CONSIGNES =>
• A. Résumez en deux phrases le texte sur la période révolutionnaire.
• B. Répondez brièvement à ces questions sur le texte sur la période révolutionnaire, une réponse par ligne :
(i) Entre combien de directeurs le pouvoir exécutif est-il partagé sous le Directoire ?
(ii) Quelle fonction Lucien Bonaparte occupe-t-il ?
(iii) Quelle loi interdit en 1791 les rassemblements paysans et ouvriers ?
• C. Poursuivez le texte sur la période révolutionnaire après sa dernière phrase.

----- TEXTE FOURNI -----

Les Conventionnels mettent fin au régime d'exception qu'a été la Terreur. Ils rédigent une nouvelle constitution, celle du Directoire, qui partage le pouvoir exécutif entre 5 directeurs et le pouvoir législatif entre deux assemblées. Le suffrage censitaire est rétabli.Mais la constitution ne permet pas de résoudre les conflits entre les différents pouvoirs. Le Directoire est une période où les multiples élections et les coups d'Etat se succèdent. L'insécurité est très grande ainsi que la misère populaire. Par contre, sur le plan extérieur, les conquêtes et les annexions sont nombreuses.La Belgique et une partie de la Hollande sont transformées en 9 départements français le 1er octobre 1796. En 1798, c'est au tour de la rive gauche du Rhin et de Genève d'être organisés en cinq départements. Les frontières naturelles sont largement atteintes. Si on ajoute que les Provinces-Unies, la Suisse et l'Italie sont transformées en républiques soeurs avec des institutions calquées sur celles du Directoire et une politique étrangère inféodée à celle de la France, les frontières naturelles sont même dépassées. Si les républiques soeurs bénéficient des acquis révolutionnaires comme la suppression de la féodalité et l'égalité en droit, elles doivent fournir des réquisitions et des oeuvres d'art, ce qui rend vite la présence française impopulaire.

La lassitude des Français induite par les désordres intérieurs permet au général Napoléon Bonaparte d'être favorablement accueilli, quand par le coup d'Etat du 18 brumaire (9 novembre 1799), il met fin au Directoire. Le général est en effet très populaire depuis ses éclatantes victoires lors de la première campagne d'Italie (1796-1797). Il bénéficie de plus de puissants appuis politiques. Son frère Lucien Bonaparte est président du conseil des cinq-cents, une des deux assemblées du Directoire. Sieyès fait appel à lui pour renverser le régime et pouvoir ainsi en établir un autre plus stable. Mais dès qu'il est au pouvoir Napoléon Bonaparte le confisque à son profit et établit un régime personnel: le Consulat.
 

La naissance d'une France nouvelle (suite)

L'abolition des privilèges et de la féodalité pousse les constituants, pétris de rationalisme et des idées de Lumières, à réorganiser la France pour lui donner l'unité qui lui faisait défaut. L'assemblée décide de supprimer l'enchevêtrement des anciennes circonscriptions administratives et décide le 15 janvier 1790 de créer une circonscription administrative unique pour la justice, l'administration, la religion, la collecte des impôts, gérant la chose publique de manière très décentralisée. Il s'agit des 83 premiers départements, gérés par des conseils de département élus et divisés eux-mêmes en districts, en cantons et en communes. La suppression des douanes intérieures, la décision de créer de nouvelles unités de poids et mesures basées sur le système décimal et valables dans toute la France, la rédaction de codes unifiant le droit à l'échelle nationale, l'égalité en droit pour les protestants et les juifs sont autant d'initiatives propres à consolider l'unité nationale à mettre au crédit des Constituants. La suppression des corporations par le décret d'Allarde et l'interdiction des rassemblements paysans et ouvriers par la loi Le Chapelier en 1791 participent de ce désir d'unité, mais entraînent à long terme une faiblesse des corps intermédiaires, notamment des syndicats. L'affaire des princes possessionnés d'Alsace et de l'annexion d'Avignon et du Comtat Venaissin en 1790 permet aux révolutionnaires de poser un nouveau principe du droit international, le droit des peuples à disposer d'eux-mêmes.

----- FICHES EXTRAITES -----

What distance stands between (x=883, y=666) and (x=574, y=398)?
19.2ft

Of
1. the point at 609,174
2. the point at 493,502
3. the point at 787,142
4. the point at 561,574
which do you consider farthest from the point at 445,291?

-----

RÉPONSES ATTENDUES =>
• A. Après la Terreur, une nouvelle constitution instaure le Directoire, marqué par l'instabilité intérieure mais aussi par de nombreuses conquêtes extérieures, jusqu'au coup d'État du 18 brumaire par lequel Napoléon Bonaparte établit un régime personnel, le Consulat. Auparavant, les Constituants avaient réorganisé la France pour lui donner son unité, notamment en créant le 15 janvier 1790 les 83 premiers départements.

• B.
(i) Entre 5 directeurs.
(ii) Il est président du conseil des cinq-cents.
(iii) La loi Le Chapelier.

• C.
Par contre, la réorganisation du clergé catholique sans l'autorisation de la papauté suscite une profonde division dans le royaume. La constitution civile du clergé votée le 12 juillet 1790 transforme les évêques et les curés en fonctionnaires élus et devant prêter serment de fidélité à la Nation. Cette loi est condamnée par le pape, ainsi que la Déclaration des droits de l'homme et du citoyen.La France est alors divisée en deux: le monde rural soutient plutôt les prêtres réfractaires, ceux qui refusent de prêter serment pour obéir au pape, les citadins plutôt les jureurs, ceux qui acceptent le serment à la Nation. L'hostilité du roi et d'une immense majorité de la noblesse aux changements est un autre élément fondamental de division. De nombreux nobles émigrent, formant à la frontière allemande une armée d'émigrés prête à intervenir. Louis XVI louvoie, espère la guerre et une défaite française pour retrouver son pouvoir absolu. Celle-ci est déclarée le 20 avril 1792 par toute nouvelle assemblée législative issue de la Constitution de 1791, la première jamais votée en France. Les défaites des premiers combats et l'invasion du territoire national ont pour conséquence la chute de la monarchie le 10 août 1792 et la proclamation de la République le 22 septembre 1792. Deux jours avant, le 20 septembre 1792, une armée composée de jeunes volontaires patriotes avait arrêté l'avance prussienne à Valmy. Si la victoire militaire est minime, son impact symbolique est très fort.

 

La révolution française (1789-1799)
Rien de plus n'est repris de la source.